I stumbled upon this post of Victoria's while reading Heidi's blog. I left a lame comment, but it really touched me because I'm feeling something similar today. Sadness for the pain of someone I don't know. One of the guys on my husband's rugby team was in a serious car crash and is lying in a coma with serious brain damage. He's 19. He's still a boy. He should be running around the field and studying and laughing and chasing girls and partying with friends. Not lying in hospital in a tangle of tubes and wires with an uncertain prognosis. This is a boy I've never met. I've never met his family. But I feel for them.
I don't know any of the details about the crash, don't know whether he was at fault. It doesn't matter. When I think of the stunts I pulled at 19.... And that could so easily be my son someday. My Badness. With his joyful and fearless attack of each day, each challenge. That could be my baby.

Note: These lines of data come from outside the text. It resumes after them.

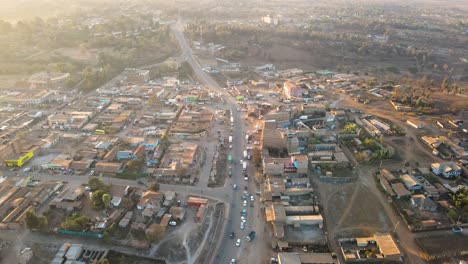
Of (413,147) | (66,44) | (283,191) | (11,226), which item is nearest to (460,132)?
(413,147)

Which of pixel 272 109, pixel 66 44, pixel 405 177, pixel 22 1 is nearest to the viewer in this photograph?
pixel 405 177

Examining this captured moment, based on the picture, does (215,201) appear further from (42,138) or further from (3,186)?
(42,138)

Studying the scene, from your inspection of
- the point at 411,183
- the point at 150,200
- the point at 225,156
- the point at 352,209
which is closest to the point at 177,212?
the point at 150,200

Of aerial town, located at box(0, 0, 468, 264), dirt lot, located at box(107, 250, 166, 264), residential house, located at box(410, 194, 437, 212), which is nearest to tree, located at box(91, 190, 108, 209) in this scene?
aerial town, located at box(0, 0, 468, 264)

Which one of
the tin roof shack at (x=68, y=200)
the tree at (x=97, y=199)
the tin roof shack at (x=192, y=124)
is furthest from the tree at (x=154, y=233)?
the tin roof shack at (x=192, y=124)

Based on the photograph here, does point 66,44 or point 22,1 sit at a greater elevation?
point 22,1

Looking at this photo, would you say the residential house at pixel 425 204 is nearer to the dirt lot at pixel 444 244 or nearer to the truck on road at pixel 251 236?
the dirt lot at pixel 444 244

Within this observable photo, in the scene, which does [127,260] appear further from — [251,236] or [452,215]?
[452,215]
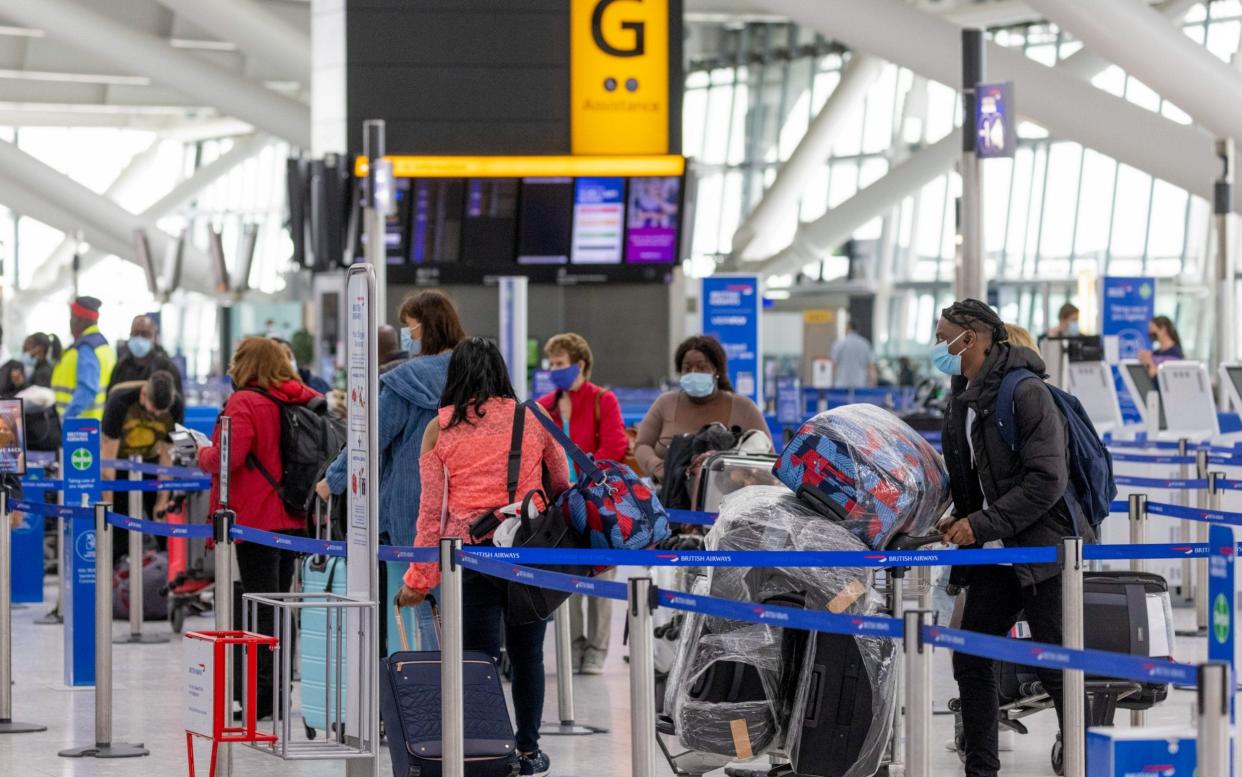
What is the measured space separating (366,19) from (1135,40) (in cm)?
803

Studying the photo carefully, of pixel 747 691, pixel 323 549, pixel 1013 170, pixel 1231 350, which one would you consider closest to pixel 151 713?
pixel 323 549

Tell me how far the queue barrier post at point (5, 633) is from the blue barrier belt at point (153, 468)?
2.67 m

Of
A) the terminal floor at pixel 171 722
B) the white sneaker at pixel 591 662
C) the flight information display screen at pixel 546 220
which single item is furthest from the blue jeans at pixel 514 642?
the flight information display screen at pixel 546 220

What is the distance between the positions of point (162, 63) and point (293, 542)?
2701 centimetres

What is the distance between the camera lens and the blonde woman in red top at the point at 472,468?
6844 millimetres

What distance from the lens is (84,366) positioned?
13578 mm

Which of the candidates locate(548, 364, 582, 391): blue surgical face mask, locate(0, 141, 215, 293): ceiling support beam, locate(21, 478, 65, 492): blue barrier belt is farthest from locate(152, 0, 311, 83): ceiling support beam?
locate(548, 364, 582, 391): blue surgical face mask

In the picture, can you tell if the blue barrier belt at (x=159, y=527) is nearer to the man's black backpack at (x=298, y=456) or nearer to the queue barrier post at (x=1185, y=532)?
the man's black backpack at (x=298, y=456)

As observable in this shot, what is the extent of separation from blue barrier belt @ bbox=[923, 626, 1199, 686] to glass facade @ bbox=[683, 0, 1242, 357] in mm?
31649

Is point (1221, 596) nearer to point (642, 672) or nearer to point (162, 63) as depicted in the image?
point (642, 672)

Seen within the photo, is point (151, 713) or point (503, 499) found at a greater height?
point (503, 499)

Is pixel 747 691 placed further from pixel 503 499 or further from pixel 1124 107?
pixel 1124 107

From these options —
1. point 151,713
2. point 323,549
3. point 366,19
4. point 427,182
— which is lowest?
point 151,713

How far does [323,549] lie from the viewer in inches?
270
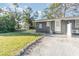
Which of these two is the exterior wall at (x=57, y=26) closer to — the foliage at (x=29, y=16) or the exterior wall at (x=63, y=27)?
the exterior wall at (x=63, y=27)

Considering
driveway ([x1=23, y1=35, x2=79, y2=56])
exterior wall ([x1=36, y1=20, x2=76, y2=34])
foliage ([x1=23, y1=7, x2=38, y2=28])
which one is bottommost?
driveway ([x1=23, y1=35, x2=79, y2=56])

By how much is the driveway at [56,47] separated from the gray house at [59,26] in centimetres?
13

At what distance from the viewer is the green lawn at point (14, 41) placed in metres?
3.45

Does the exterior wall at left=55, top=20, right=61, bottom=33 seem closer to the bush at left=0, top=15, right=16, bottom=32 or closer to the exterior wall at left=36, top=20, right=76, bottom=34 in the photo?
the exterior wall at left=36, top=20, right=76, bottom=34

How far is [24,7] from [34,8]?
194mm

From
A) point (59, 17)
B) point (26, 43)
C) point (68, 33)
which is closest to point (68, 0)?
point (59, 17)

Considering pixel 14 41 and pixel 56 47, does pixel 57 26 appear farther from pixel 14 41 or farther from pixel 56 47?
pixel 14 41

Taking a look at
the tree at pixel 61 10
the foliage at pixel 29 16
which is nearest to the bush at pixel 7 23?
the foliage at pixel 29 16

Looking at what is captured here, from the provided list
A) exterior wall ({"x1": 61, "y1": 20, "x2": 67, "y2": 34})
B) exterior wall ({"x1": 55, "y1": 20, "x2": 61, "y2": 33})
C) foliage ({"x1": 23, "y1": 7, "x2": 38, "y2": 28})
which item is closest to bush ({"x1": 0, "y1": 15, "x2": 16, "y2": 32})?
foliage ({"x1": 23, "y1": 7, "x2": 38, "y2": 28})

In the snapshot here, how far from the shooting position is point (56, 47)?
3.58 m

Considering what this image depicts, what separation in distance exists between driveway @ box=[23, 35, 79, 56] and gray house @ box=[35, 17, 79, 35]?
127mm

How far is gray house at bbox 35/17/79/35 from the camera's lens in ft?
12.1

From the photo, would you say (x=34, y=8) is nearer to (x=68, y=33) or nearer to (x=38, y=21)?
(x=38, y=21)

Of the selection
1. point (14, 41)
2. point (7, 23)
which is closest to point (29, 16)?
point (7, 23)
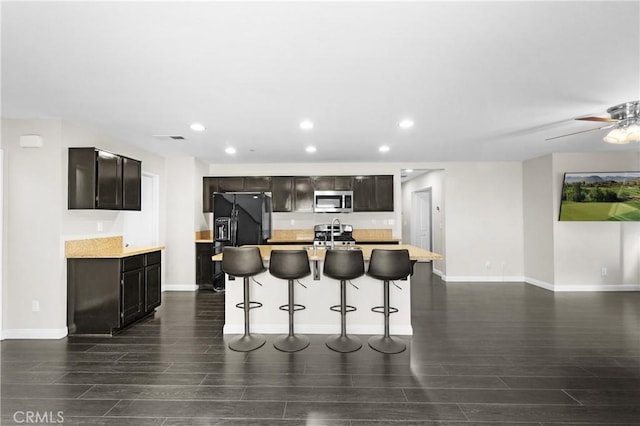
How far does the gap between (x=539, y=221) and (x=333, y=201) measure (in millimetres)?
3748

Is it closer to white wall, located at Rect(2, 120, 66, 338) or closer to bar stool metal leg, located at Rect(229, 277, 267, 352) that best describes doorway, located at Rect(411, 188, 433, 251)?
bar stool metal leg, located at Rect(229, 277, 267, 352)

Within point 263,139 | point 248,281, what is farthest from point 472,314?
point 263,139

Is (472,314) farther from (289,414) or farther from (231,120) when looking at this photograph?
(231,120)

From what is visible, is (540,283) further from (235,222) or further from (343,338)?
(235,222)

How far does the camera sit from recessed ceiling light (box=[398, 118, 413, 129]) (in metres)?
3.83

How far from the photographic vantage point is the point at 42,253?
3.69m

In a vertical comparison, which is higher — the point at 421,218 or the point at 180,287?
the point at 421,218

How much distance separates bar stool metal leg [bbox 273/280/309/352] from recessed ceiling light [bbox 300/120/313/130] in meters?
1.78

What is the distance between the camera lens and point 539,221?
615cm

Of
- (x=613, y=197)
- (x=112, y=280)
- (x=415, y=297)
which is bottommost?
(x=415, y=297)

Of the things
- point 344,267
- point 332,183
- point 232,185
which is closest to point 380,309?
point 344,267

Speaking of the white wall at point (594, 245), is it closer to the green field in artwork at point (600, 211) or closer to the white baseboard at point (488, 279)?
the green field in artwork at point (600, 211)

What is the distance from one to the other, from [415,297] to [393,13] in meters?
4.53

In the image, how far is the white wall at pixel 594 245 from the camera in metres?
5.78
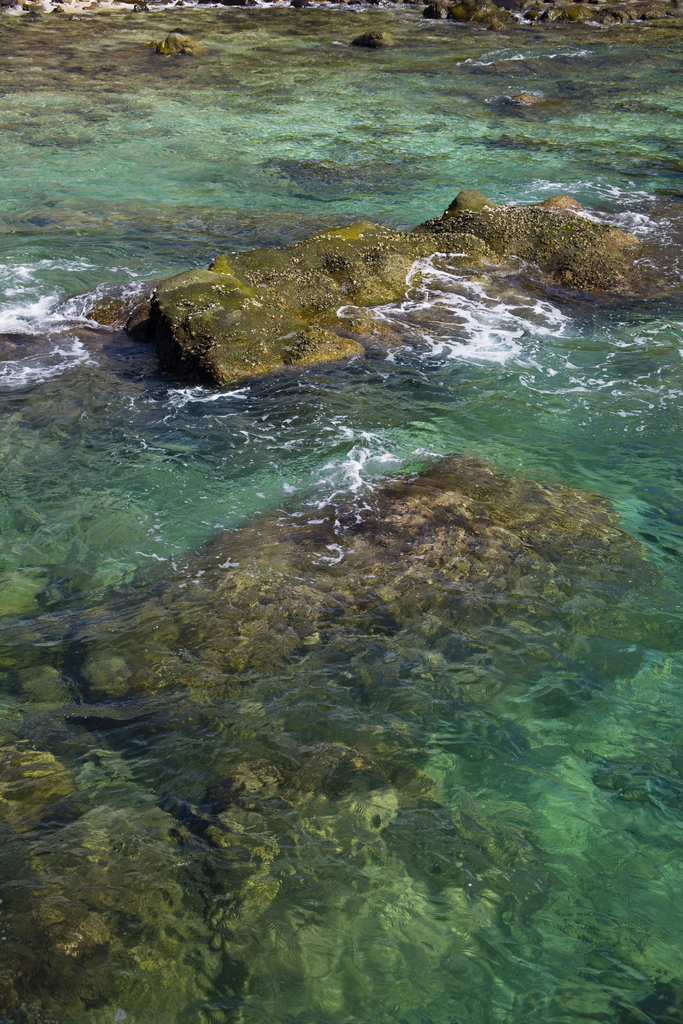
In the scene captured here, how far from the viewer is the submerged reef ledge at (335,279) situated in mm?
7773

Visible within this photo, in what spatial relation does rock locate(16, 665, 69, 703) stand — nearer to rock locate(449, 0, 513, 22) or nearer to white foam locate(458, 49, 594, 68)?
white foam locate(458, 49, 594, 68)

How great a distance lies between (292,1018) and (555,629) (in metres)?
2.53

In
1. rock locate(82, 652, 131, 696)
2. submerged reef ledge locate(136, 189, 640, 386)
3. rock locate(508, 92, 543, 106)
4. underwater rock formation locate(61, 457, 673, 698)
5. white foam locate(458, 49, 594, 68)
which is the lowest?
rock locate(82, 652, 131, 696)

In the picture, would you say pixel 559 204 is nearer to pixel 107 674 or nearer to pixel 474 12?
pixel 107 674

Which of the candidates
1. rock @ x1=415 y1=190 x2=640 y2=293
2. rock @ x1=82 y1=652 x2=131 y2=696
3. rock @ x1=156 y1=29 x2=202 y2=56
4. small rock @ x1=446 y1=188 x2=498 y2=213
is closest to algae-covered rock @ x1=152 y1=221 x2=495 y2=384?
rock @ x1=415 y1=190 x2=640 y2=293

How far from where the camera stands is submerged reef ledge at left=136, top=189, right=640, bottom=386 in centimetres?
777

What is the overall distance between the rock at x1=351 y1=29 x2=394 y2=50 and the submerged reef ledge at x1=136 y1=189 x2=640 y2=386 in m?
14.9

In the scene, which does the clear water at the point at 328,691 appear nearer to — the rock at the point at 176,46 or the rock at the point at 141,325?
the rock at the point at 141,325

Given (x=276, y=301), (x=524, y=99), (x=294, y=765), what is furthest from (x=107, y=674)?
(x=524, y=99)

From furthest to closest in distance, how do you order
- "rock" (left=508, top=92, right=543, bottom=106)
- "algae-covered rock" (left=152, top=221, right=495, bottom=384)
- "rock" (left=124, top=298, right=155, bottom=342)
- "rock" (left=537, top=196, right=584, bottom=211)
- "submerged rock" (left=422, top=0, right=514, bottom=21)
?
"submerged rock" (left=422, top=0, right=514, bottom=21)
"rock" (left=508, top=92, right=543, bottom=106)
"rock" (left=537, top=196, right=584, bottom=211)
"rock" (left=124, top=298, right=155, bottom=342)
"algae-covered rock" (left=152, top=221, right=495, bottom=384)

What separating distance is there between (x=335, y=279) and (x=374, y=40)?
1728 cm

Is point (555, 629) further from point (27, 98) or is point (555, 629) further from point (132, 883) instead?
point (27, 98)

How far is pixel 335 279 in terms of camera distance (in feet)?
29.1

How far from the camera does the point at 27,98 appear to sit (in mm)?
17625
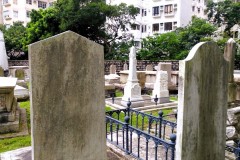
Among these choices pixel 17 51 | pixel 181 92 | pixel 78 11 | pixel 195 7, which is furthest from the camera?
pixel 195 7

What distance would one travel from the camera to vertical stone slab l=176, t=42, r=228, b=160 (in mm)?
2824

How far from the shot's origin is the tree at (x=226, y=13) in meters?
26.0

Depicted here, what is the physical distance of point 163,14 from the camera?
3488 cm

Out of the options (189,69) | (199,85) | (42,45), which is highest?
(42,45)

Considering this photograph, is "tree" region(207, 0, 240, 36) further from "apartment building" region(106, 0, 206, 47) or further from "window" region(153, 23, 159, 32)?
"window" region(153, 23, 159, 32)

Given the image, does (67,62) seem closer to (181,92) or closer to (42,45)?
(42,45)

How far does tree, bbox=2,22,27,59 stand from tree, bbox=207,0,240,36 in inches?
931

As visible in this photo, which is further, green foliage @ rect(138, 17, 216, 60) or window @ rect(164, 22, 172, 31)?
window @ rect(164, 22, 172, 31)

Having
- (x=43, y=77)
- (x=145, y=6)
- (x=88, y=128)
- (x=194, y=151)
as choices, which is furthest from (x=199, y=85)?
(x=145, y=6)

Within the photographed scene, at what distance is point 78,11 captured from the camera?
81.5 ft

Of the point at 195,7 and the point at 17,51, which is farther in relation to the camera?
the point at 195,7

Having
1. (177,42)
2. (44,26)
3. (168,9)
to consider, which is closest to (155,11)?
(168,9)

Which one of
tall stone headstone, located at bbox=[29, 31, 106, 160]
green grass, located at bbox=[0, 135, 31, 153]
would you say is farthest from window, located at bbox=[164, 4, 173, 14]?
tall stone headstone, located at bbox=[29, 31, 106, 160]

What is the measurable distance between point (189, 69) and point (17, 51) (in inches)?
1183
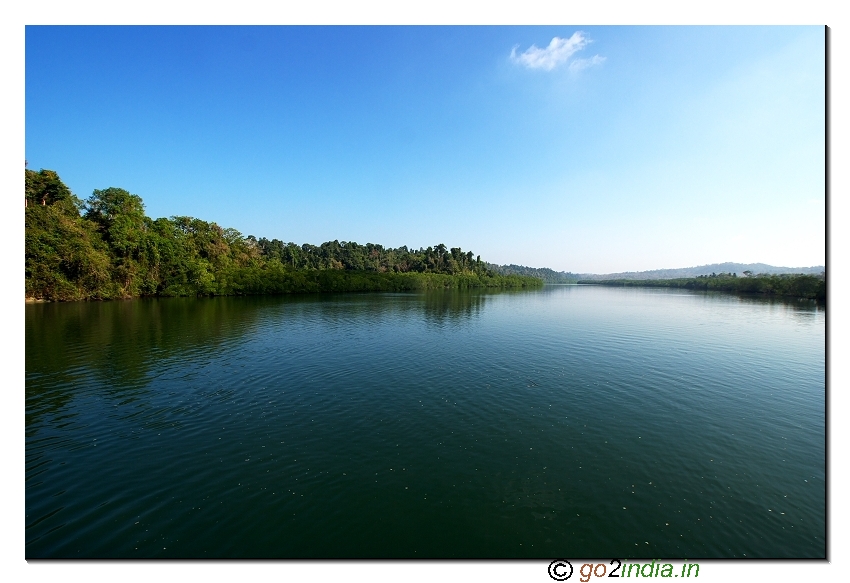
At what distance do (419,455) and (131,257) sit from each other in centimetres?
8216

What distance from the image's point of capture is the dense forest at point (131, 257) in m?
55.1

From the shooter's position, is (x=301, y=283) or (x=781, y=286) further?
(x=781, y=286)

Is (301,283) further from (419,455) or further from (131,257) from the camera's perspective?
(419,455)

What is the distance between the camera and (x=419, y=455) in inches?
463

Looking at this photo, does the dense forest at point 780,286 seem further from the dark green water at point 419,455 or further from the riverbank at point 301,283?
the riverbank at point 301,283

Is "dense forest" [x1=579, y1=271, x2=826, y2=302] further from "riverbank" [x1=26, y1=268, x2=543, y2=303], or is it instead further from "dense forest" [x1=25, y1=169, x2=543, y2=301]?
"dense forest" [x1=25, y1=169, x2=543, y2=301]

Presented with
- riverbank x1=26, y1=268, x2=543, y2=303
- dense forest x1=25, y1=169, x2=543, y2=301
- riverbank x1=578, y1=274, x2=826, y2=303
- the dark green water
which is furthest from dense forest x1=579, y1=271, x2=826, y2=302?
dense forest x1=25, y1=169, x2=543, y2=301

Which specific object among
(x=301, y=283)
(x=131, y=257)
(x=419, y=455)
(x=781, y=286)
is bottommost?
(x=419, y=455)

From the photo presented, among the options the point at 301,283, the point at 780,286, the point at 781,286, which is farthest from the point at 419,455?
the point at 780,286

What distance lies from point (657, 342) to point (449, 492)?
29767 mm

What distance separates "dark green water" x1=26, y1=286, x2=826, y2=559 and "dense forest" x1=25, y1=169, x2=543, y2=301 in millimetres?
43385

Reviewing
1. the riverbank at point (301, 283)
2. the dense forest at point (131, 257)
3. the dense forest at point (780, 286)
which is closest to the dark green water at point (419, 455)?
the dense forest at point (131, 257)

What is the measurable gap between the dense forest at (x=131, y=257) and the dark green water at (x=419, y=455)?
1708 inches
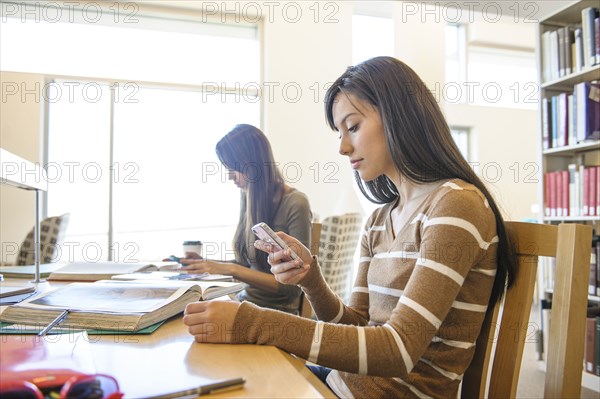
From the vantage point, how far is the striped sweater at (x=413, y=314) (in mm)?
690

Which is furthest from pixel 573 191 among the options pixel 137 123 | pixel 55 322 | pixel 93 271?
pixel 137 123

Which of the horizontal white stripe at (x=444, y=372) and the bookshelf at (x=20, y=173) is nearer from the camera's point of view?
the horizontal white stripe at (x=444, y=372)

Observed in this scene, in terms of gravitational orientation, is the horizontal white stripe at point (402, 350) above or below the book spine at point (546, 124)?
below

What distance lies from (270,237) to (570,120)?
87.2 inches

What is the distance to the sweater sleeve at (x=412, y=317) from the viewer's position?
687mm

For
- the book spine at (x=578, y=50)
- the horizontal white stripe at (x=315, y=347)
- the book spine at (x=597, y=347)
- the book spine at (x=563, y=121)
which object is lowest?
the book spine at (x=597, y=347)

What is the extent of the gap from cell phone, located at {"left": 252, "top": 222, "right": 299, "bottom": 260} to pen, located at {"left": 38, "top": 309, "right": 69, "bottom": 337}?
365 mm

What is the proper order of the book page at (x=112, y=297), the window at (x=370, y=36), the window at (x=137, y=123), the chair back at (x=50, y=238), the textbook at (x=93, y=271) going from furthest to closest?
the window at (x=370, y=36) → the window at (x=137, y=123) → the chair back at (x=50, y=238) → the textbook at (x=93, y=271) → the book page at (x=112, y=297)

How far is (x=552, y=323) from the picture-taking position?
0.70m

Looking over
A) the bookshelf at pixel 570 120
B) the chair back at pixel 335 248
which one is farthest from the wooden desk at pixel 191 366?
the bookshelf at pixel 570 120

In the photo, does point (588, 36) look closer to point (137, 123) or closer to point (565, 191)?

Today it's not, but he's someone's baby, and I wish I could stop it. I wish I could help.
Victoria mentioned that her sadness felt somehow false, but I don't think that's true. We all grieve for those we don't know - in large scale disasters like Katrina and 9/11, and in small, personal tragedies like these. This feeling of love and sadness for others is what motivates us to help strangers, provide charity. Everyone benefits from that outpouring of love.
So if you can, say a prayer today, to whatever God you hold dear; or just send some waves of love and hope to these families you don't know. Maybe they'll feel it.
Updated 10/29 - The husband made a lot of noise when he came to bed last night. Shook the whole bed when he got in. Yanked the covers so hard that he stole the bit I'd already warmed up and left me with the cold edge. I could feel him looking at my back. "Are you awake?" he whispered.
"Well NOW I am" I snapped back.
"The kid died tonight. Davis."
"Oh babe." I whispered, rolling over, reaching for him. "Oh baby I'm sorry"
"He was a good kid....and he went out to get groceries....and he's dead." The husband's voice cracked. I reached over to stroke his face, and felt a tear steal down his cheek.
We held each other for a long time last night. Sometimes talking, mostly not. We grieved for someone else's boy. A boy we didn't really know. We shed silent tears for his parents, who've had their only child ripped from them just as he was on the cusp on being a man. And when our boy woke up in the night we were so glad. And we lay him between us, so we could just watch him breathe. And be thankful.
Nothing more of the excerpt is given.